The renewable energy advocacy group Oil Change International released a report on Wednesday claiming that oil from Canadian tar sands imported to the United States through the proposed Keystone XL pipeline “would primarily be exported rather than used domestically in the U.S,” Politico reported.
The report specifically and repeatedly cited Texas oil company Valero as emblematic of that strategy. Valero “has locked in at least 20 percent of the pipeline’s capacity,” the report claims. It insists that the company will use its new supplies of Canadian crude to bolster its exports, rather supplement American energy use.
The report counters recent efforts to present the pipeline as a means to draw business away from oil rich Middle Eastern regimes that often work against American interests abroad.
Whether the company will export the oil and whether it will reduce the industry’s dependence on OPEC, though, are two different questions. Some of Valero’s largest export markets are in South America and Europe. If those markets can replace OPEC crude with oil from Canadian tar sands, Middle Eastern oil exporters will still enjoy a smaller share of the global market.

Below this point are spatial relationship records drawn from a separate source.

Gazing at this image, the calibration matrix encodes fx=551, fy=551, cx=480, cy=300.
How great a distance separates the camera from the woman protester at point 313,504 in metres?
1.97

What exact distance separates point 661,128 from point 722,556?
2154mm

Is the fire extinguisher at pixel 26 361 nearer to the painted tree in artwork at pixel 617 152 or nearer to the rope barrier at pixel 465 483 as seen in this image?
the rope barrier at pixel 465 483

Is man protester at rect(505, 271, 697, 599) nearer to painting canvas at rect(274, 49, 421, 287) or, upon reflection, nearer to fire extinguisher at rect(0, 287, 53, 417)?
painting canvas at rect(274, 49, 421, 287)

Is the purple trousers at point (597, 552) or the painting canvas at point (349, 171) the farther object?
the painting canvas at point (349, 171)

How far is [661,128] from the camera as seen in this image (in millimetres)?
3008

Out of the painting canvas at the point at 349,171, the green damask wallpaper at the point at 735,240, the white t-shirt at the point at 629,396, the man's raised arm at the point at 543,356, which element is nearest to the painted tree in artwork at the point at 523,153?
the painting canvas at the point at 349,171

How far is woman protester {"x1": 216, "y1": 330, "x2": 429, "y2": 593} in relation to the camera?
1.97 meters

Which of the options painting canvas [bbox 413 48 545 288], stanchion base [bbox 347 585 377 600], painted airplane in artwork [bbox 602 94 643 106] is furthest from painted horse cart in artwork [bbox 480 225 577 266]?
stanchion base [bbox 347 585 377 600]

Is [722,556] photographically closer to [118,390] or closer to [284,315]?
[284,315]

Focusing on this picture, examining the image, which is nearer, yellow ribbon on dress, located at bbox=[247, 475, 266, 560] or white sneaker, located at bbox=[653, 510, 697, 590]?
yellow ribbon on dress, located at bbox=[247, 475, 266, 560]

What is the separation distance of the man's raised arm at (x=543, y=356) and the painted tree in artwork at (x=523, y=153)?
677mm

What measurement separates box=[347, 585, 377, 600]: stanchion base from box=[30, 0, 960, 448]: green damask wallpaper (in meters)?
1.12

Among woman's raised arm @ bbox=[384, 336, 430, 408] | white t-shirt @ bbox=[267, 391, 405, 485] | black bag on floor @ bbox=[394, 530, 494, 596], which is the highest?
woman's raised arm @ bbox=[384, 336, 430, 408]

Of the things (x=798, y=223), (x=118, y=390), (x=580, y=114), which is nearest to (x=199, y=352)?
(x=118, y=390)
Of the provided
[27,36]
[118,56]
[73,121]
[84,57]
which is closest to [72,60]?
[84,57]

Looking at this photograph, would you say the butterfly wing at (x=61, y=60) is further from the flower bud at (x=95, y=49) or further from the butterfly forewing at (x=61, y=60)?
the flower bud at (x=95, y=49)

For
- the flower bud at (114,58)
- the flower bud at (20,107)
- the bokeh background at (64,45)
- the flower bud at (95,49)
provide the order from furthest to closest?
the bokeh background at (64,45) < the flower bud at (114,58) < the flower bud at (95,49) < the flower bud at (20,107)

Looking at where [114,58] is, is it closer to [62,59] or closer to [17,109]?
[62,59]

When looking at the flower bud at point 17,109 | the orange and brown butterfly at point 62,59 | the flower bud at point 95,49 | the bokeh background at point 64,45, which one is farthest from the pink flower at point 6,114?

Bill Day, Valero’s executive director for media relations, objected to the report’s conclusions regarding the company’s export strategy in an email to the Heritage Foundation on Wednesday. Day called the report “misleading” and offered this reply, which also addresses other claims made in the Oil Change International report:
While Valero has said that it is exporting an increasing amount of products, particularly from the Gulf Coast, the volume of exports remains relatively small. The vast bulk of our products are made for domestic consumption.
I also take issue with the statement that “…rather than serving U.S. interests, Keystone XL serves only the interests of tar sands producers and shippers, and a few Gulf Coast refiners aiming to export the oil.” In fact, the Keystone will generate 20,000 jobs, increase property values and generate tax revenue that will directly benefit hard-hit cities, counties, school districts, etc.
The Canadian oil from the XL pipeline would supplement supplies of less-expensive heavy sour crudes. The pipeline would provide a steady supply of oil from a nearby and friendly trading partner, in a manner that is more efficient than bringing cargoes of oil in by ship. The Oil Change International report fails to mention that Valero is rapidly increasing the amount of Texas oil it processes at our McKee and Three Rivers refineries, and that we recently opened a pipeline to our Ardmore, Okla. refinery in order to process domestically produced oil stored at Cushing.
Lastly, I dispute the statement that Valero was “behind last year’s attempt to overturn California’s clean fuel standards.” As the operator of two refineries in California, Valero was among the supporters of Proposition 23, which would have postponed implementation of California’s carbon dioxide cap-and-trade regime until the economy improved in that state. Prop 23 had nothing to do with clean fuel standards.